_Required task_:
Can you pull every line from the entries below and reproduce each one verbatim, with no changes?

_Records to process_:

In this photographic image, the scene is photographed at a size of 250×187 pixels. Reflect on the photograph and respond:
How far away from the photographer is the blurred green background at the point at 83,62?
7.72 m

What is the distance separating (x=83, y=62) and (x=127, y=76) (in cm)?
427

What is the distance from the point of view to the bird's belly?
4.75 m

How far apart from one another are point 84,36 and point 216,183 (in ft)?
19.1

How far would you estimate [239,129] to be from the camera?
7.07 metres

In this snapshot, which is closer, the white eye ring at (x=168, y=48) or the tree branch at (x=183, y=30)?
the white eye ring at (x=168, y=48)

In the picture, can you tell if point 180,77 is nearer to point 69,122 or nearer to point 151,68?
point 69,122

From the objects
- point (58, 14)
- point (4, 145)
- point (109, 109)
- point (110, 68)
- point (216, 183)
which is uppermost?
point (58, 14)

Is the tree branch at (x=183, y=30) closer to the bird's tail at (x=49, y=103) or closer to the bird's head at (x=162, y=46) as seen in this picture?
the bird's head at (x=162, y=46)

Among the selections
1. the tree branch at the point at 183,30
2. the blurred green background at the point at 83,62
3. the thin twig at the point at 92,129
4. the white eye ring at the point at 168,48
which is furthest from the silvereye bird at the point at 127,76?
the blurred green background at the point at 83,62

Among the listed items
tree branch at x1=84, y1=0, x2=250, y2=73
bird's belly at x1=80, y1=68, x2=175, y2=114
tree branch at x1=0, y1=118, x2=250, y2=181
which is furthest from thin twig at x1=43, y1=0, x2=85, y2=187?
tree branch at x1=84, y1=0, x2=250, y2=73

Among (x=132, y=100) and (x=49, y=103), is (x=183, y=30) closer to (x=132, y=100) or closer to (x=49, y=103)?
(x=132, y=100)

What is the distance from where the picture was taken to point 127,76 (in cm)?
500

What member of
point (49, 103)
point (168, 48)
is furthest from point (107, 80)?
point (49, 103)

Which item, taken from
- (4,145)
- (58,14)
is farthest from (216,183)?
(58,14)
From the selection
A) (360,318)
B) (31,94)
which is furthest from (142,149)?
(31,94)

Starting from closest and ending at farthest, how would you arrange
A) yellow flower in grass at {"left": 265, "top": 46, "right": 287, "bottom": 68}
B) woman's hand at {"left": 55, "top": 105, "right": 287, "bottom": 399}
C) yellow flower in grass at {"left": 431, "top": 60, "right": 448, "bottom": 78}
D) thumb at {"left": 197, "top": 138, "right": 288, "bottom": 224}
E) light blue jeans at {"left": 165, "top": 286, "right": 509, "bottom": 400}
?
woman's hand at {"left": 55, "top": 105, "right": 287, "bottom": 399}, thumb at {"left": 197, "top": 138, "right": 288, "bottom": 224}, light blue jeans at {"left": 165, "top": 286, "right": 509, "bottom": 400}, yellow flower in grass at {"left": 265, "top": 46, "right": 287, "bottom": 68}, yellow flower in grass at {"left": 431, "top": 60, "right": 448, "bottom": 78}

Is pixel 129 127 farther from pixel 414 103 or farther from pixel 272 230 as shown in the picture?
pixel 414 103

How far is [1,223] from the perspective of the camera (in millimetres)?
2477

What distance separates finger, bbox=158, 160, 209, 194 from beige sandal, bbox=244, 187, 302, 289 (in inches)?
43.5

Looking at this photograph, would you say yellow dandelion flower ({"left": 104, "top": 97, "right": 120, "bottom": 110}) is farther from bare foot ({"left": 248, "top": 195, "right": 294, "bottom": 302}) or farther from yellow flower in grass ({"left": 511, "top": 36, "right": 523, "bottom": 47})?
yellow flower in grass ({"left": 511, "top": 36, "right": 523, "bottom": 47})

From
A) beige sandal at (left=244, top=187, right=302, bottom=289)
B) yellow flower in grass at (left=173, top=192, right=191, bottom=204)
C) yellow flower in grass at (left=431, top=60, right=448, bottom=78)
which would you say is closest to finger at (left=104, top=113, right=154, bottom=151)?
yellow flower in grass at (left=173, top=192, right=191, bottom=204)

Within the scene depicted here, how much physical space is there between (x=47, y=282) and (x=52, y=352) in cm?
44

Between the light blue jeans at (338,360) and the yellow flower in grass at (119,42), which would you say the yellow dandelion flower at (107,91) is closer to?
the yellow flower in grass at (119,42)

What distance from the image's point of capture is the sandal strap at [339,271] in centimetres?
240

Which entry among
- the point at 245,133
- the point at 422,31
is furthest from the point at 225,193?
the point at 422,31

_Exercise solution_:
In this photographic image, the scene is photographed at a size of 250×187 pixels. Reflect on the photograph and respond:
How far away from the photographer is the blurred green background at the point at 83,62?
7.72 m

What is the distance separating (x=83, y=62) and (x=127, y=76) (in cm)?
427

What is the distance from the point of view to the bird's belly?
4.75 m

How far apart from one another are point 84,36 and point 216,183 (in ft)?
19.1

How far would you estimate [239,129] to be from the camera?
7.07 metres

In this snapshot, which is closer, the white eye ring at (x=168, y=48) or the tree branch at (x=183, y=30)?
the white eye ring at (x=168, y=48)

In the picture, can you tell if point 180,77 is nearer to point 69,122 or nearer to point 151,68?
point 69,122

From the objects
- point (58, 14)
- point (4, 145)
- point (109, 109)
- point (110, 68)
- point (216, 183)
which is uppermost?
point (58, 14)

Is the tree branch at (x=183, y=30) closer to the bird's tail at (x=49, y=103) or closer to the bird's head at (x=162, y=46) as seen in this picture?
the bird's head at (x=162, y=46)

Among the selections
1. the tree branch at the point at 183,30
2. the blurred green background at the point at 83,62
3. the thin twig at the point at 92,129
4. the white eye ring at the point at 168,48
which is furthest from the silvereye bird at the point at 127,76?
the blurred green background at the point at 83,62

Among the listed items
tree branch at x1=84, y1=0, x2=250, y2=73
bird's belly at x1=80, y1=68, x2=175, y2=114
tree branch at x1=0, y1=118, x2=250, y2=181
which is furthest from thin twig at x1=43, y1=0, x2=85, y2=187?
tree branch at x1=84, y1=0, x2=250, y2=73

Among (x=132, y=100) and (x=49, y=103), is (x=183, y=30) closer to (x=132, y=100) or closer to (x=49, y=103)?
(x=132, y=100)

What is the distance from where the picture was taken to point 127,76 (in cm)?
500

What member of
point (49, 103)
point (168, 48)
is furthest from point (107, 80)?
point (49, 103)

Which item, taken from
- (4,145)
- (58,14)
is farthest from (216,183)?
(58,14)
From the selection
A) (360,318)
B) (31,94)
which is furthest from (142,149)?
(31,94)

Starting from closest and ending at farthest, how would you arrange
A) yellow flower in grass at {"left": 265, "top": 46, "right": 287, "bottom": 68}
B) woman's hand at {"left": 55, "top": 105, "right": 287, "bottom": 399}
C) yellow flower in grass at {"left": 431, "top": 60, "right": 448, "bottom": 78}
D) thumb at {"left": 197, "top": 138, "right": 288, "bottom": 224}
E) light blue jeans at {"left": 165, "top": 286, "right": 509, "bottom": 400}
?
woman's hand at {"left": 55, "top": 105, "right": 287, "bottom": 399}, thumb at {"left": 197, "top": 138, "right": 288, "bottom": 224}, light blue jeans at {"left": 165, "top": 286, "right": 509, "bottom": 400}, yellow flower in grass at {"left": 265, "top": 46, "right": 287, "bottom": 68}, yellow flower in grass at {"left": 431, "top": 60, "right": 448, "bottom": 78}

Is pixel 129 127 farther from pixel 414 103 or farther from pixel 272 230 as shown in the picture?
pixel 414 103

How far is [1,223] from the perspective of the camera (in millimetres)?
2477

What distance separates finger, bbox=158, 160, 209, 194 from beige sandal, bbox=244, 187, 302, 289 (in inches)?
43.5

Looking at this photograph, would you say yellow dandelion flower ({"left": 104, "top": 97, "right": 120, "bottom": 110}) is farther from bare foot ({"left": 248, "top": 195, "right": 294, "bottom": 302}) or farther from yellow flower in grass ({"left": 511, "top": 36, "right": 523, "bottom": 47})?
yellow flower in grass ({"left": 511, "top": 36, "right": 523, "bottom": 47})

From
A) beige sandal at (left=244, top=187, right=302, bottom=289)
B) yellow flower in grass at (left=173, top=192, right=191, bottom=204)
C) yellow flower in grass at (left=431, top=60, right=448, bottom=78)
which would you say is closest to finger at (left=104, top=113, right=154, bottom=151)?
yellow flower in grass at (left=173, top=192, right=191, bottom=204)

Within the scene depicted here, how much physical space is there between (x=47, y=282) and (x=52, y=352) in cm?
44

Between the light blue jeans at (338,360) and the yellow flower in grass at (119,42), which would you say the yellow dandelion flower at (107,91) is closer to?
the yellow flower in grass at (119,42)

What distance from the image's point of capture is the sandal strap at [339,271] in centimetres?
240

Which entry among
- the point at 245,133
- the point at 422,31
is furthest from the point at 225,193?
the point at 422,31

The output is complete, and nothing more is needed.